我们看看window size的调整是怎么实现的。

调整时用到的默认比例数据:

//与上次命中率之差的阈值  
static final double HILL_CLIMBER_RESTART_THRESHOLD = 0.05d;  
//步长(调整)的大小(跟最大值maximum的比例)  
static final double HILL_CLIMBER_STEP_PERCENT = 0.0625d;  
//步长的衰减比例  
static final double HILL_CLIMBER_STEP_DECAY_RATE = 0.98d;  
  /** Adapts the eviction policy to towards the optimal recency / frequency configuration. */  
//climb方法的主要作用就是动态调整window区的大小(相应的,main区的大小也会发生变化,两个之和为100%)。  
//因为区域的大小发生了变化,那么区域内的数据也可能需要发生相应的移动。  
@GuardedBy("evictionLock")  
void climb() {  
  if (!evicts()) {  
    return;  
  }  
  //确定window需要调整的大小  
  determineAdjustment();  
  //如果protected区有溢出,把溢出部分移动到probation区。因为下面的操作有可能需要调整到protected区。  
  demoteFromMainProtected();  
  long amount = adjustment();  
  if (amount == 0) {  
    return;  
  } else if (amount > 0) {  
    //增加window的大小  
    increaseWindow();  
  } else {  
    //减少window的大小  
    decreaseWindow();  
  }  
}  

下面分别展开每个方法来解释:

/** Calculates the amount to adapt the window by and sets {@link #adjustment()} accordingly. */  
@GuardedBy("evictionLock")  
void determineAdjustment() {  
  //如果frequencySketch还没初始化,则返回  
  if (frequencySketch().isNotInitialized()) {  
    setPreviousSampleHitRate(0.0);  
    setMissesInSample(0);  
    setHitsInSample(0);  
    return;  
  }  
  //总请求量 = 命中 + miss  
  int requestCount = hitsInSample() + missesInSample();  
  //没达到sampleSize则返回  
  //默认下sampleSize = 10 * maximum。用sampleSize来判断缓存是否足够”热“。

★ ★ ★ ★ ★

任务要求: 能否把所给文本中从“我们看看window size的调整是怎么实现的。”到“变化,两个之和为100%)。”（含首尾）的部分重新写出，并把其中的“步长”一律改称为“步幅”？ 下面这些行是独立于上文的另一份材料。

所给信息:

★ ★ ★ ★ ★

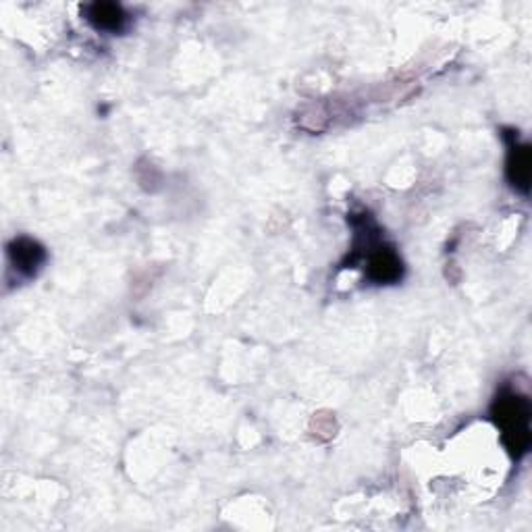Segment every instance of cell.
<instances>
[{"label":"cell","instance_id":"7a4b0ae2","mask_svg":"<svg viewBox=\"0 0 532 532\" xmlns=\"http://www.w3.org/2000/svg\"><path fill=\"white\" fill-rule=\"evenodd\" d=\"M84 15L86 21L98 31L117 34L128 25V12L123 11L121 4L115 3H92L84 6Z\"/></svg>","mask_w":532,"mask_h":532},{"label":"cell","instance_id":"6da1fadb","mask_svg":"<svg viewBox=\"0 0 532 532\" xmlns=\"http://www.w3.org/2000/svg\"><path fill=\"white\" fill-rule=\"evenodd\" d=\"M493 416L502 428V435L508 443L510 452L520 455L527 452L530 443V405L528 399L514 394V391H505L503 395L497 397Z\"/></svg>","mask_w":532,"mask_h":532},{"label":"cell","instance_id":"5b68a950","mask_svg":"<svg viewBox=\"0 0 532 532\" xmlns=\"http://www.w3.org/2000/svg\"><path fill=\"white\" fill-rule=\"evenodd\" d=\"M510 179L522 192H528L530 181V148L528 145H511L508 161Z\"/></svg>","mask_w":532,"mask_h":532},{"label":"cell","instance_id":"277c9868","mask_svg":"<svg viewBox=\"0 0 532 532\" xmlns=\"http://www.w3.org/2000/svg\"><path fill=\"white\" fill-rule=\"evenodd\" d=\"M9 254L15 269L25 272V275H34L37 266L44 262V250L36 242H31V239H17L11 245Z\"/></svg>","mask_w":532,"mask_h":532},{"label":"cell","instance_id":"3957f363","mask_svg":"<svg viewBox=\"0 0 532 532\" xmlns=\"http://www.w3.org/2000/svg\"><path fill=\"white\" fill-rule=\"evenodd\" d=\"M369 277L377 283H391L402 277V261L387 248H375L369 254Z\"/></svg>","mask_w":532,"mask_h":532}]
</instances>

★ ★ ★ ★ ★

输出:
我们看看window size的调整是怎么实现的。

调整时用到的默认比例数据:

//与上次命中率之差的阈值  
static final double HILL_CLIMBER_RESTART_THRESHOLD = 0.05d;  
//步幅(调整)的大小(跟最大值maximum的比例)  
static final double HILL_CLIMBER_STEP_PERCENT = 0.0625d;  
//步幅的衰减比例  
static final double HILL_CLIMBER_STEP_DECAY_RATE = 0.98d;  
  /** Adapts the eviction policy to towards the optimal recency / frequency configuration. */  
//climb方法的主要作用就是动态调整window区的大小(相应的,main区的大小也会发生变化,两个之和为100%)。